Monday, Apr. 10, 1972

Lost in Space

By JAY COCKS

SLAUGHTERHOUSE-FIVE

Directed by GEORGE ROY HILL Screenplay by STEPHEN GELLER

Billy Pilgrim (Michael Sacks) is an innocent, and this Pilgrim's Progress is a capricious pirouette down the corridors of time. Slaughterhouse-Five was Kurt Vonnegut's most widely popular novel, an attempt to impose comic order onto moral chaos. But it has been adapted here with undue reverence. The movie cuts from World War II, where Pilgrim is a P.O.W. during the fire-bombing of Dresden, through his model suburbanite's life in Ilium, N.Y., to an improbable future on the planet of Tralfamadore, where he is doomed to pass eternity with a molestable movie star named Montana Wildhack (Valerie Perrine). In its elaborate structure and editing, its leaping bounds between fact and fancy, the film is like a version of Last Year in Marienbad revised for showing on Sesame Street.

As in Vonnegut, liberal quantities of whimsy are poured through the plot like so many doses of barium. The viewer is supposed to have a sense of the spiritual crisis brought on by Billy's experience in the Dresden bombing. Having found solace with Montana, he announces, "If we're going to survive, it's necessary to concentrate on the good moments and forget the bad." Shortly afterward, his baby is born, the universe rejoices, the firmament lights up with fireworks. As a resolution of plot and a reconciliation of historical horror, this amounts to a cosmic lollipop.

As directed by George Roy Hill, the film is alternately flashy and mean spirited. In one scene the audience is invited to have a few laughs over the blubbering anxiety of Billy's wife (Sharon Gans) as she races recklessly to visit him in the hospital. Valerie Perrine is charming, sensual and funny as Mon tana, and Ron Leibman and Eugene Roche struggle valiantly to pump life into the roles of Billy's fellow prisoners. Michael Sacks, in his first screen performance, seems desperately in need of vocational guidance.

**INFORMATION SHOWN:**
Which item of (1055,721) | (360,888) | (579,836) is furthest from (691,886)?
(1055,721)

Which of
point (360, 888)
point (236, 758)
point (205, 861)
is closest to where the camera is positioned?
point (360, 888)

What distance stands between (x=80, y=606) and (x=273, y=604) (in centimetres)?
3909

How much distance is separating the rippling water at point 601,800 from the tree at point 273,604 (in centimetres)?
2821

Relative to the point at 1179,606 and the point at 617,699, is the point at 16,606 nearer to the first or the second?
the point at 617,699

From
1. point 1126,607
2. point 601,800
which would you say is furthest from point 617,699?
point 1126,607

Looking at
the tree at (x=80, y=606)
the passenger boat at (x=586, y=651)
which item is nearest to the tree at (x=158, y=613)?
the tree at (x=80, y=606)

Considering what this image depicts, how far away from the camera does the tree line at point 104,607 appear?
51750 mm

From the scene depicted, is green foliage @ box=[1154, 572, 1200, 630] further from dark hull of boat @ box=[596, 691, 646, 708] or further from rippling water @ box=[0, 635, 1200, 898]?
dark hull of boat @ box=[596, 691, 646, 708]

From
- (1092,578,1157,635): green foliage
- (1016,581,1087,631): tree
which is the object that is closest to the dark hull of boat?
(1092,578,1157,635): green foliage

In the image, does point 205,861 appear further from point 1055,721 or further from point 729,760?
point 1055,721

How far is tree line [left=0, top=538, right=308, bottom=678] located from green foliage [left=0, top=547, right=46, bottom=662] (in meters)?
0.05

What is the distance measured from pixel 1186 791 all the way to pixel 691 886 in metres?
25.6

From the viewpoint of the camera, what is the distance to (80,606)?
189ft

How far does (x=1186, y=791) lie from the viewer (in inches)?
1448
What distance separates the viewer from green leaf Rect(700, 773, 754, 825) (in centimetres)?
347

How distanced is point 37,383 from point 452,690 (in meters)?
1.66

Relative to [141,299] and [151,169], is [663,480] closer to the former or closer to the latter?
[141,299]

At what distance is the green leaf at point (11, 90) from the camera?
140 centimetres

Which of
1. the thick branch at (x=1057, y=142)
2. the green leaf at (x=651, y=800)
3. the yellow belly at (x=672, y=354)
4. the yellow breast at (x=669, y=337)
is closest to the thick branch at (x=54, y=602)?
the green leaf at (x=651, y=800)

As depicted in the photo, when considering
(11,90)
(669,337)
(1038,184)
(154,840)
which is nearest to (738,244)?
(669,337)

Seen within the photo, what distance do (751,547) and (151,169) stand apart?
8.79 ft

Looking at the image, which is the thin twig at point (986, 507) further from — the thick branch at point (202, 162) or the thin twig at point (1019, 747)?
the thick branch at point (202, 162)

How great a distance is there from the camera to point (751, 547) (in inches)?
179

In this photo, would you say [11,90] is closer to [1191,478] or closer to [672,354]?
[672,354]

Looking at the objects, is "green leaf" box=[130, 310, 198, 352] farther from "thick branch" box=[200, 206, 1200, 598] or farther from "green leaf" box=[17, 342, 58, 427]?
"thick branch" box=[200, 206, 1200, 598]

**EXERCISE:** Print the part of the Slaughterhouse-Five review from "Billy Pilgrim (Michael" up to and including "on Sesame Street.", word for word.

**RESPONSE TO THIS TASK:**
Billy Pilgrim (Michael Sacks) is an innocent, and this Pilgrim's Progress is a capricious pirouette down the corridors of time. Slaughterhouse-Five was Kurt Vonnegut's most widely popular novel, an attempt to impose comic order onto moral chaos. But it has been adapted here with undue reverence. The movie cuts from World War II, where Pilgrim is a P.O.W. during the fire-bombing of Dresden, through his model suburbanite's life in Ilium, N.Y., to an improbable future on the planet of Tralfamadore, where he is doomed to pass eternity with a molestable movie star named Montana Wildhack (Valerie Perrine). In its elaborate structure and editing, its leaping bounds between fact and fancy, the film is like a version of Last Year in Marienbad revised for showing on Sesame Street.